Table 3 Odds ratio of the control vs. experimental comparison at each lag, and evidence ratio by which they differ from the prior values (from Raymond et al., 1992) as indicated in the “target” hypothesis

The lag-1 sparing we observed seemed smaller than that of Raymond et al. (1992), supporting the idea of a general difference in timing. We measured lag-1 sparing as the difference in accuracy between lag 1 and the minimum of the blink (which in Raymond et al., 1992, occurs at lag 3) in the experimental condition, minus the baseline (control condition). Based on prior knowledge, the lag-1 sparing estimated from Raymond et al. (1992) was odds ratio = 3.25; translated into accuracy, Δ = 30%. In our Experiment 1, it was odds ratio = 2.36, 95% BCI (1.80, 3.10); translated into accuracy, Δ = 18%, 95% BCI (10%, 27%). In brief: a smaller sparing.

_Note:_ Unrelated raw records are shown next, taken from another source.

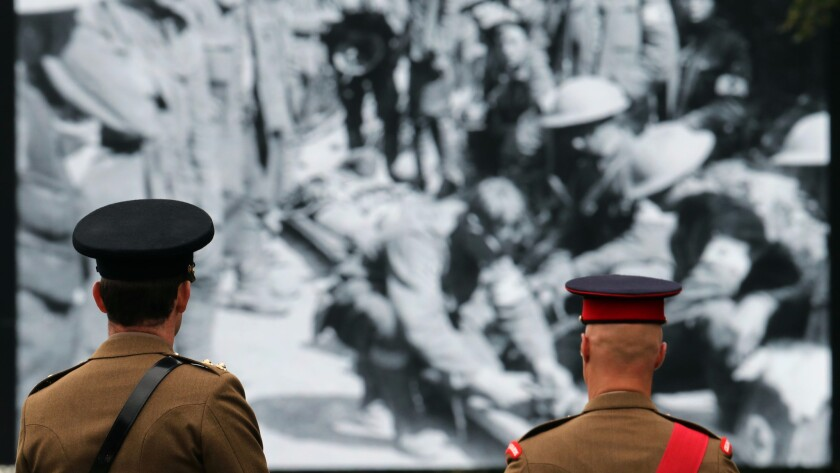 Servicemen watch footage of soldiers from the Battle of the Somme during ceremonies marking the centennial of the battle in Thiepval, France, on Friday.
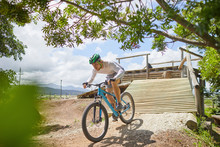 Focused Man Mountain Biking Down Sunny Obstacle Course Ramp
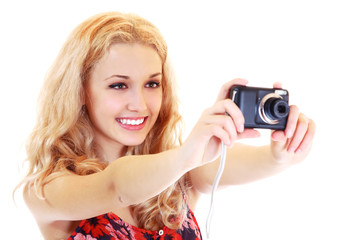 Happy young woman photographer doing photos with still camera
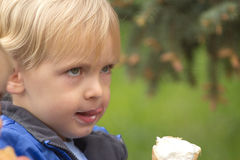 Blond boy eating ice cream Stock Images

An additional analysis was conducted using the parameterization suggested by Cousineau et al. (2006). Unsurprisingly, the estimated “amplitude” and “width” of the attentional blink in our Experiment 1 were very similar to those from Raymond et al. (1992). Conversely, “lag-1 sparing” and “minimum” were smaller. All details are reported in the Supplemental Material, Part 3.

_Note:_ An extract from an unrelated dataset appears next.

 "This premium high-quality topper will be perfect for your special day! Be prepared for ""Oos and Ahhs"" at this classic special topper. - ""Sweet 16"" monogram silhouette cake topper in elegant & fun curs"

From a statistical point of view, the results of our experiment largely replicated the specific pattern of results of Raymond et al. (1992), but they also showed some differences. Specifically, the differences concerned the absolute level of performance and a difference in the onset, peak, and offset of the blink that were found one lag earlier in comparison to those observed by Raymond et al. (1992). The differences in timing may be related to the overall lower performance in our study. This is examined in the Supplemental Material, Part 6 (participants above vs. below the median accuracy in Experiment 1, however, had similar timings).

Subjective assessment

Subsequently, we contacted a group of 33 experts on the attentional blinkFootnote 6. The group included the authors of the original paper as well as the authors of highly cited empirical papers (i.e., more than 100 citations in Google Scholar) investigating the attentional blink. The first and last authors of these papers were contacted. Experts were presented with a graph representing the results of our experiment together with the original results (nearly identical to the one reported in Fig. 1) and were asked to rate the similarity through a Google form and by means of five Likert scale questions ranging from 1 (i.e., “Not at all replicated”) to 7 (i.e., “Fully replicated”). Eleven experts returned responses. Questions and descriptive statistics of the responses are reported in Table 4.

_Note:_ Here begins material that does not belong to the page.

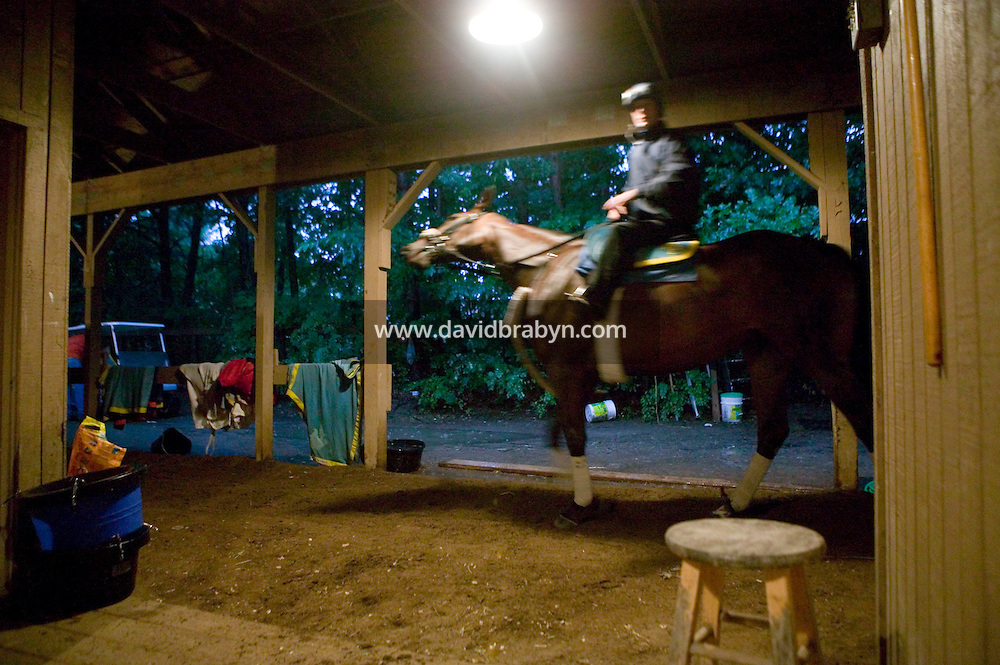 Jockey Julien Leparoux rides the track around a barn at the Biancone stable in Saratoga Springs, NY, United States, before an early morning practice ride, 4 August 2006.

Table 4 Replication rating by experts of attentional blink. Experts responded on a Likert scale of 1 to 7 (1, “Not at all replicated”; 7, “Fully replicated”)

Overall, experts stated that our data replicated almost identically the results of the original experiment, both for the control condition, the experimental condition, the relationship between control and experimental conditions, and the lag-1 sparing.

Experiment 2

Since some results provided in the original report were not entirely replicated in Experiment 1, we decided to perform Experiment 2 as a direct replication of Experiment 1. This aimed to clarify whether the results of our first experiment were consistent and accurate. Experiment 2 was conducted by an independent research group based in a different country (United Kingdom). The same procedure and materials as our first experiment were used but the experiment was run on a new set of participants with a different experimenter, in a different laboratory. Results of Experiment 2 were then compared to the results of Experiment 1 and the original results of Raymond et al. (1992).

Methods

Participants

Thirty undergraduate students (mean age = 26.20, SD = 3.10, range = 21 to 33 years, females = 21) from Liverpool John Moores University, UK, participated voluntarily, without receiving payment or course credit. They were tested by a research group of the same university. As described in the “replication of a replication” preregistration form, the sample size was determined to establish whether the results collected in Liverpool would closely resemble those reported in our Experiment 1 (rather than those of Raymond et al., 1992). A bootstrapping procedure based on randomly resampling participants from Experiment 1 suggested that a sample size of about 30 would lead to 95% confidence intervals clearly excluding all original estimates by Raymond et al. (1992) (except lags 5 and 6 in the experimental condition, which could not be excluded even with N = 98). A sample size of 30 was also enough to clearly exclude a near ceiling effect (i.e., accuracy higher than .85 as in Raymond et al., 1992) in the control condition. Because of an error by the experimenter, one male participant ran only the control condition, and he had to be excluded from the analysis. The final sample included 29 participants.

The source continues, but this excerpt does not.